Unfortunately no one can be told what fun_plug is - you have to see it for yourself.
You are not logged in.
Hello,
I am trying to store the external ip of my NAS in en environment variables.
As far as I can see a simple export should do the work.
I can't get it work however. Could be it's too late for my brains to see the mistake:
I created a file called setMYIP.sh
#!/bin/sh #lookup the current ip of somehost.dyndns.org (managed by the WRT54G router) MYIP=`nslookup somehost.dyndns.org | tail -n 1 | awk '{print $3}'` echo $MYIP export MYIP
When I run ./setMYIP.sh I am getting the expected output:
root@NAS:/ffp/scripts# ./setMYIP.sh 1.2.3.4
But afterwards when I check the value of the MYIP variable, it's not set at all
root@NAS:/ffp/scripts# set | grep MY _=setMYIP.sh
I also tried the following, which didn't work either.

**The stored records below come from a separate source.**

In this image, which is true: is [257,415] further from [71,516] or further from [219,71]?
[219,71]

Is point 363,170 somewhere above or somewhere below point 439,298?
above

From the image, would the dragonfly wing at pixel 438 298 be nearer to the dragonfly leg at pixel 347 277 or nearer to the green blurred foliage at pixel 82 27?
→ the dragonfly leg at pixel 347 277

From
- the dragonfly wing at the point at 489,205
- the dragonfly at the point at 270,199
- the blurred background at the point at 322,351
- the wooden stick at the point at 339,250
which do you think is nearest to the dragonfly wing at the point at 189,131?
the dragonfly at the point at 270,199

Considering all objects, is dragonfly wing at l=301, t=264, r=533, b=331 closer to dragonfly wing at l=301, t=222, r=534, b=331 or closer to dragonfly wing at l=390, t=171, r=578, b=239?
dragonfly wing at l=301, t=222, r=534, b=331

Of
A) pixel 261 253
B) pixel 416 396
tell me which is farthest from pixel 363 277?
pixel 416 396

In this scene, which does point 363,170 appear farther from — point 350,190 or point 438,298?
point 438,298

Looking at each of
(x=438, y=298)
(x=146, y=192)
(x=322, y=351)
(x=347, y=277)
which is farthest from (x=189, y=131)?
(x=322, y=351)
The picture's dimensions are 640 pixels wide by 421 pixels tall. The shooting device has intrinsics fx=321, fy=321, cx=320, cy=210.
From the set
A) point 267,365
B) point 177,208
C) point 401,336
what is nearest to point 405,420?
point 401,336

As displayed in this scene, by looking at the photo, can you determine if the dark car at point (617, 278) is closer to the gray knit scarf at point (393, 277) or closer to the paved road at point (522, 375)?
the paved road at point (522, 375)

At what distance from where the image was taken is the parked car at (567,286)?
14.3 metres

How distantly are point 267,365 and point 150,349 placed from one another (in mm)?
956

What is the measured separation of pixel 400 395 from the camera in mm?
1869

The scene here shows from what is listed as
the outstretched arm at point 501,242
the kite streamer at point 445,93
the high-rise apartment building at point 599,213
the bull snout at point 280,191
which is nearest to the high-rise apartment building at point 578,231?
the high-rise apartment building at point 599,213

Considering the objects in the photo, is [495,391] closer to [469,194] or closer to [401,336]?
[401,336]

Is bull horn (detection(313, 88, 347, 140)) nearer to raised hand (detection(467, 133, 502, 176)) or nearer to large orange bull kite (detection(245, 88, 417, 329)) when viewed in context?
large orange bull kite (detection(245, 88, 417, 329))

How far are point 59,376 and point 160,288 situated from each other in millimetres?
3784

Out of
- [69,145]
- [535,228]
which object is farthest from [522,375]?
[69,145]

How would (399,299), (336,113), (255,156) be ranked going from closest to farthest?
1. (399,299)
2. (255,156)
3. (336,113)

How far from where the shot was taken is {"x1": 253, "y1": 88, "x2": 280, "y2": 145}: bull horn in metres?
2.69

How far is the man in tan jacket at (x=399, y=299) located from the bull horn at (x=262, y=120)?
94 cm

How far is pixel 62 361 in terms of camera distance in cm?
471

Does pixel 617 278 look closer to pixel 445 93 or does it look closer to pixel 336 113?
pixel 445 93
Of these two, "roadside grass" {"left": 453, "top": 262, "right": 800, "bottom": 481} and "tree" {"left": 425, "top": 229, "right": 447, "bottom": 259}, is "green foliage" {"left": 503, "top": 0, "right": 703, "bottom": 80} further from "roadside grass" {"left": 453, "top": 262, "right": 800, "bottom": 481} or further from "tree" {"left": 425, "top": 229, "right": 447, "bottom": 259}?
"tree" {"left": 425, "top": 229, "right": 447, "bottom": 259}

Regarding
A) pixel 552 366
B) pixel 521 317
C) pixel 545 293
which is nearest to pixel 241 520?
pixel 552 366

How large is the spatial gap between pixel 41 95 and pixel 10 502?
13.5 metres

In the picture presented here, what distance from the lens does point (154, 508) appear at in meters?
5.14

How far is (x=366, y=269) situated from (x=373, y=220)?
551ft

export MYIP=`nslookup somehost.dyndns.org | tail -n 1 | awk '{print $3}'`
export MYIP="1.2.3.4"
Enlighten me please
Last edited by Opperpanter (2011-02-20 23:45:07)
Offline
My shell scripting is quite rusty, but here goes. The script starts a new shell, and that environment ends when the script completes. You can use that variable elsewhere in that script and in scripts and commands called by the original script. But when the script ends, those variables also disappear.
I can guess two possible solutions:
1) if the script is used as a part of the startup, or the code in the fun_plug script, then that environment lasts as long as the device is on and may be inherited by other scripts. A caveat: I have read somewhere in these forums that some scripts on the NAS, or is it cron jobs scripts, may run in a different environment and thus is the cause of many a script headache.
2) have your script dump the ip address into a file (echo $MYIP > /ffp/etc/myip.txt) Have the script run on startup, and maybe as a cron job every x hours. Your other scripts can read in the file when needed.
Offline
neerav is right, when you run the script, it creates a new process that inherits it's environment from the process that ran it (the interactive shell, in this case). Changes to that process' environment won't be reflected in the interactive shell process' environment.
There is, however, a solution to that: run the script using '.', like so:
. ./setMYIP.sh
This will run the script in the current shell, without spawning a child process.